DO THIS - Copy the records below word for word, starting at the line that contains "Which of the following" and continuing through the last line of the records.
>> begin TASK MATERIAL
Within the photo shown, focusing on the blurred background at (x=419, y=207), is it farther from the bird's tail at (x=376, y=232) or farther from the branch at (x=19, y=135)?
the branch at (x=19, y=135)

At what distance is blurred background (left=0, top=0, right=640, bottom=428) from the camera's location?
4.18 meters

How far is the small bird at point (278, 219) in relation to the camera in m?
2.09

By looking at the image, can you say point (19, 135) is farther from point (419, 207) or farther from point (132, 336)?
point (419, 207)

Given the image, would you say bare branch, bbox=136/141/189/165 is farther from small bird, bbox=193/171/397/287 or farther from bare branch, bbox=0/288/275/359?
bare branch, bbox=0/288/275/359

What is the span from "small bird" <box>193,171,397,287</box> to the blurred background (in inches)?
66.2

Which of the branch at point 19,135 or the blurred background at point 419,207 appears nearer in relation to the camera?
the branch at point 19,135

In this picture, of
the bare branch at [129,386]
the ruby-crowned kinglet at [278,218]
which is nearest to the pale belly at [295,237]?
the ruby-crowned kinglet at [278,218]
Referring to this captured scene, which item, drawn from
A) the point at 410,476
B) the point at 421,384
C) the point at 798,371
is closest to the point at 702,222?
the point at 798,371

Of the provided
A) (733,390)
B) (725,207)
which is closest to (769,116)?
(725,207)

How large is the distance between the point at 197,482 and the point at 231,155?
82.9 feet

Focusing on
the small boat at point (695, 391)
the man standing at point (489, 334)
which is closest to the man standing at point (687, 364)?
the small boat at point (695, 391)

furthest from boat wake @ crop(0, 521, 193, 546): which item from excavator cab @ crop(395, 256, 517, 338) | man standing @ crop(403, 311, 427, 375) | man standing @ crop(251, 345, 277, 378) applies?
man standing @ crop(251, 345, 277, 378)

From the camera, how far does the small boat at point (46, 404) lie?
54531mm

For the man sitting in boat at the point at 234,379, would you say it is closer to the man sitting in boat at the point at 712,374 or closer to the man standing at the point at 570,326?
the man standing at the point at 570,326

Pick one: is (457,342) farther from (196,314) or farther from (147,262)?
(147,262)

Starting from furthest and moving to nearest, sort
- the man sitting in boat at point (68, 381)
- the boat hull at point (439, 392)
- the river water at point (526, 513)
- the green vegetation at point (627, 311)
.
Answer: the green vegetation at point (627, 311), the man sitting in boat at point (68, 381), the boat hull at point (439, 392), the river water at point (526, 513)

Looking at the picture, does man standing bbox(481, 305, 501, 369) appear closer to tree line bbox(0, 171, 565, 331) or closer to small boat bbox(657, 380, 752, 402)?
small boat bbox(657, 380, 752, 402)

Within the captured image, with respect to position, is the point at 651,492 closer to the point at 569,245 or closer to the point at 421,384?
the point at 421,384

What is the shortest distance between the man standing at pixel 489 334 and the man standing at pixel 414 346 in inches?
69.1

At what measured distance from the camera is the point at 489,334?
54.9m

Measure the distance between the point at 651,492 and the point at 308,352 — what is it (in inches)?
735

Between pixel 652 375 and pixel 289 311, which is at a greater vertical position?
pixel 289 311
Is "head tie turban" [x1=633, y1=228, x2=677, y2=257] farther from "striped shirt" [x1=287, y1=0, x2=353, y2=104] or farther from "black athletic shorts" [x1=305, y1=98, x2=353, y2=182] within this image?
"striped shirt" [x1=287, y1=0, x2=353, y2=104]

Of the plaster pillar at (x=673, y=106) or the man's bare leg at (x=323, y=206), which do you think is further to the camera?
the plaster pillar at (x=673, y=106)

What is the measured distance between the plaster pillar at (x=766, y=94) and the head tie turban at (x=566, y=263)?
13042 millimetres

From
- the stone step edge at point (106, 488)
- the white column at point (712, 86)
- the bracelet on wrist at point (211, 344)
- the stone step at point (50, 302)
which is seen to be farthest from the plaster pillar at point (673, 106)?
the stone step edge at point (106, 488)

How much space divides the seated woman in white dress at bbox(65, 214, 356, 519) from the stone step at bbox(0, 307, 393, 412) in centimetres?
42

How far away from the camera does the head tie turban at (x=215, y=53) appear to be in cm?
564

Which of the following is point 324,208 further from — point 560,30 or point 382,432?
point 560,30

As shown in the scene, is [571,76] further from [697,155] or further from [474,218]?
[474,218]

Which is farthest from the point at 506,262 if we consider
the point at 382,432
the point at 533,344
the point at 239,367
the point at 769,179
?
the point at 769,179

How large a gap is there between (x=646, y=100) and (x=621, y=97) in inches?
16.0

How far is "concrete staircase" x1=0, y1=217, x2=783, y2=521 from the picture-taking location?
>> end TASK MATERIAL
COMPLETE RESPONSE -
Which of the following is point 324,208 further from — point 560,30 or point 382,432?
point 560,30

As shown in the scene, is [571,76] further from [697,155] or further from [474,218]?
[474,218]

Which is farthest from the point at 506,262 if we consider
the point at 382,432
the point at 533,344
the point at 239,367
the point at 769,179
?
the point at 769,179

How large a gap is there between (x=646, y=100) and (x=621, y=97) in inches?
16.0

How far is "concrete staircase" x1=0, y1=217, x2=783, y2=521 from the picture-taking location?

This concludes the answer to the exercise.